Nothing but the lines from the one containing "kingdom: Animalia" through the end of the data below may appear in the response, each one exact.

Top of Records for processing

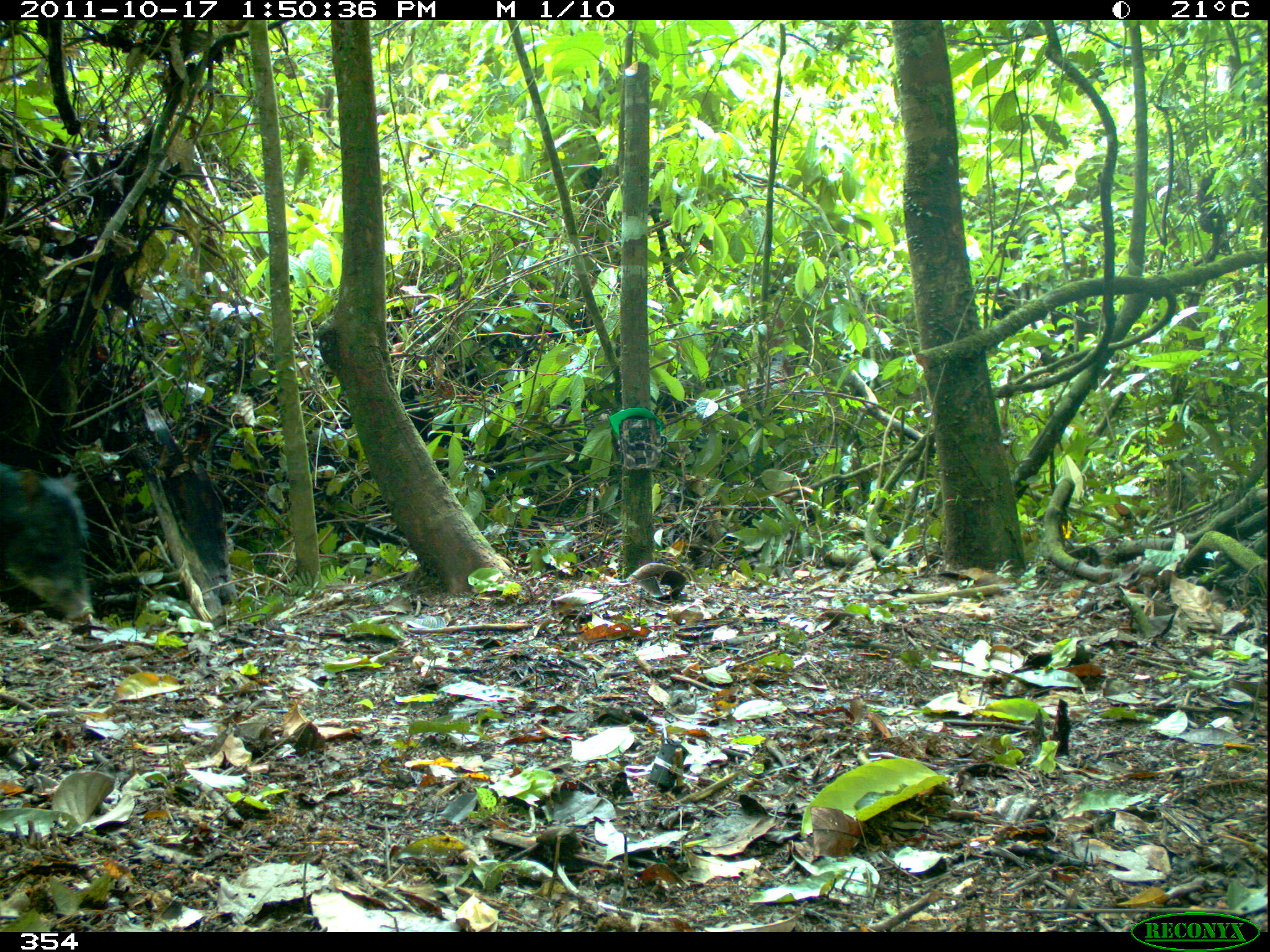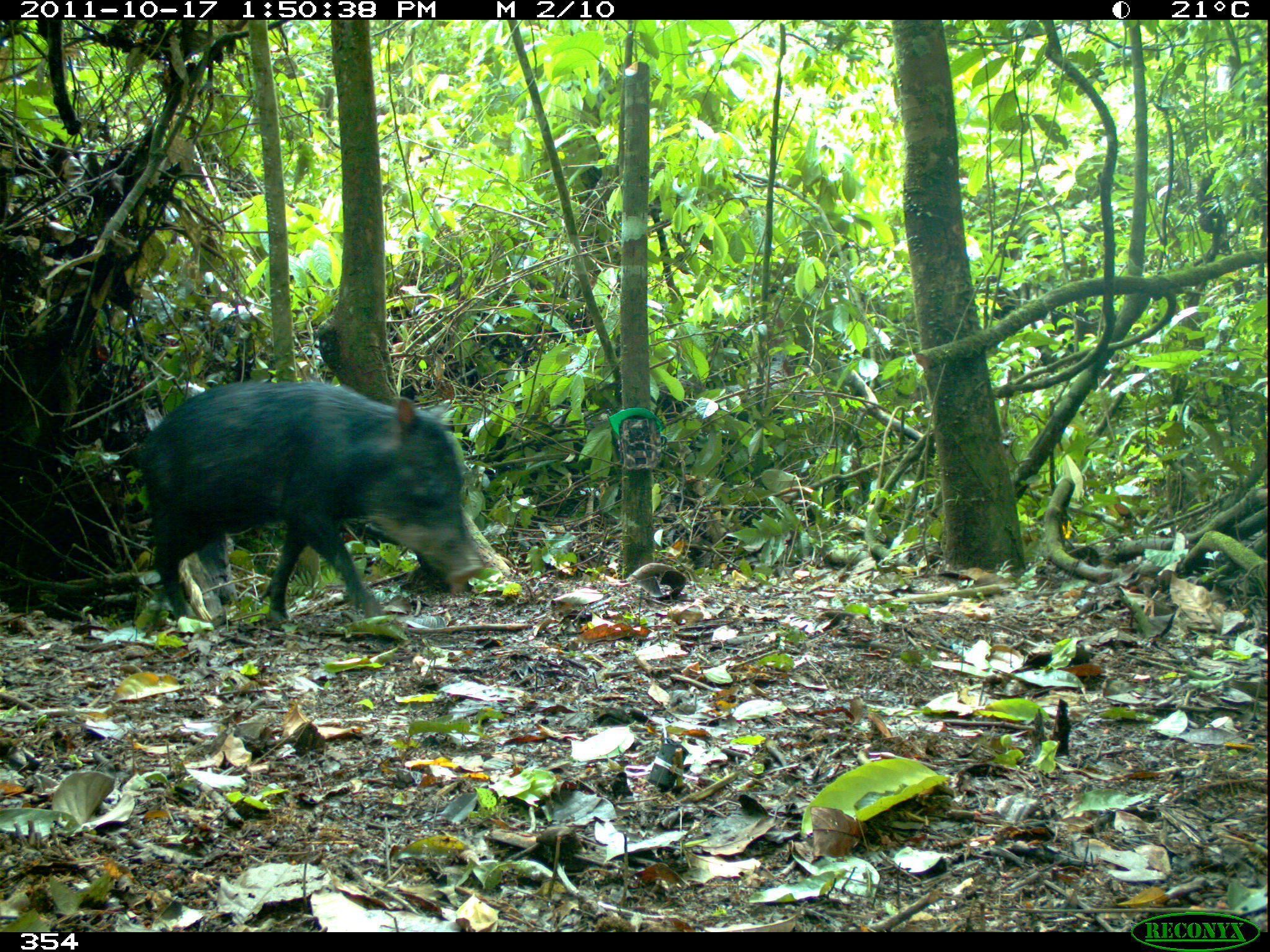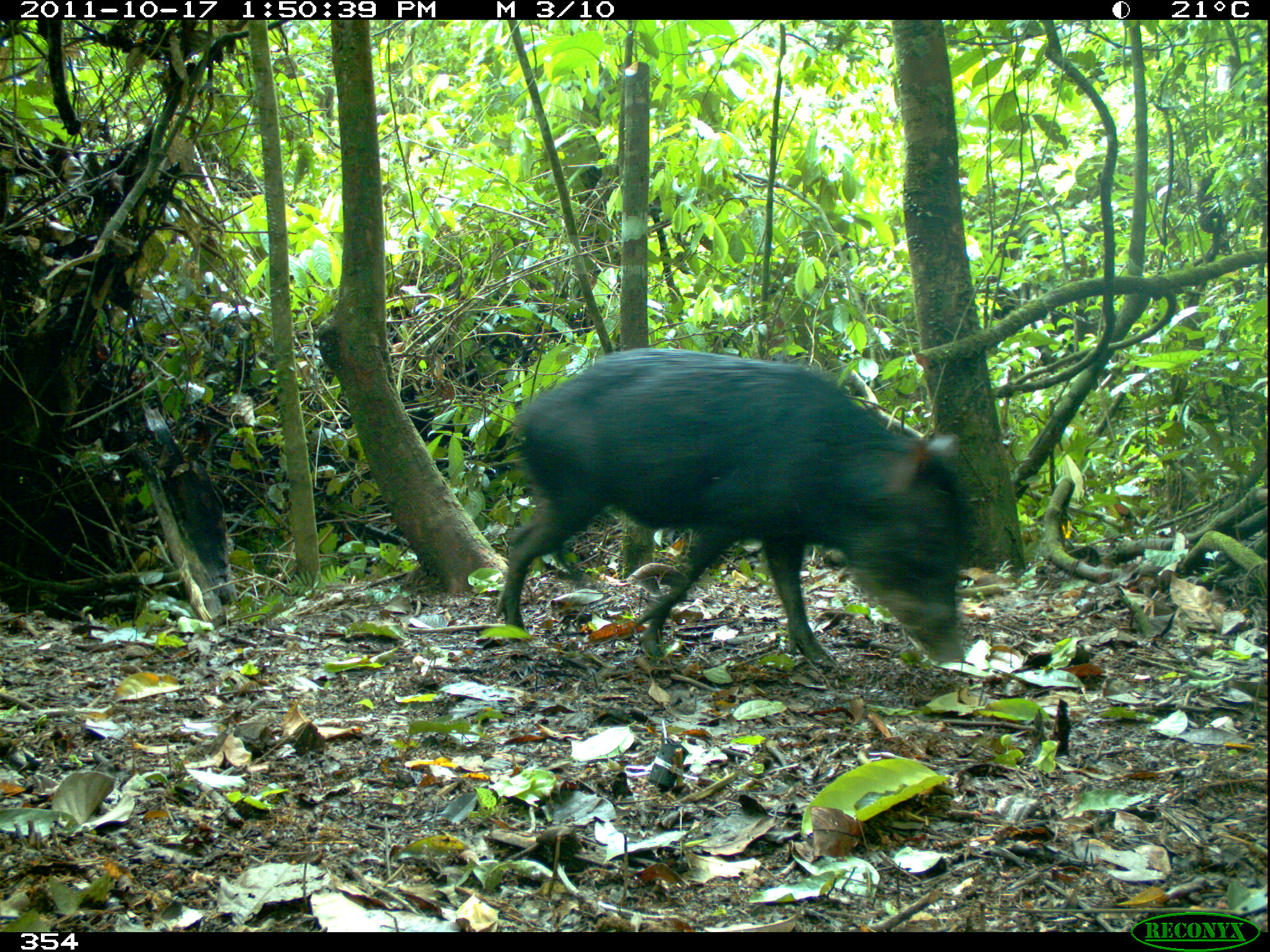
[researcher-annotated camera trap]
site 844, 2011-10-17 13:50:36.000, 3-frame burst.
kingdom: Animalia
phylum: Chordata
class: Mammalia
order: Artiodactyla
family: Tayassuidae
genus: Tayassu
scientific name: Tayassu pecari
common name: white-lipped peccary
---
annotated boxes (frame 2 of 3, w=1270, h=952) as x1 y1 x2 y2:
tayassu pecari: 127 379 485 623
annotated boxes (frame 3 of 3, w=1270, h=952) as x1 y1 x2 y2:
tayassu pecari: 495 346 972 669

Bottom of Records for processing

**Solution**:
kingdom: Animalia
phylum: Chordata
class: Mammalia
order: Artiodactyla
family: Tayassuidae
genus: Tayassu
scientific name: Tayassu pecari
common name: white-lipped peccary
---
annotated boxes (frame 2 of 3, w=1270, h=952) as x1 y1 x2 y2:
tayassu pecari: 127 379 485 623
annotated boxes (frame 3 of 3, w=1270, h=952) as x1 y1 x2 y2:
tayassu pecari: 495 346 972 669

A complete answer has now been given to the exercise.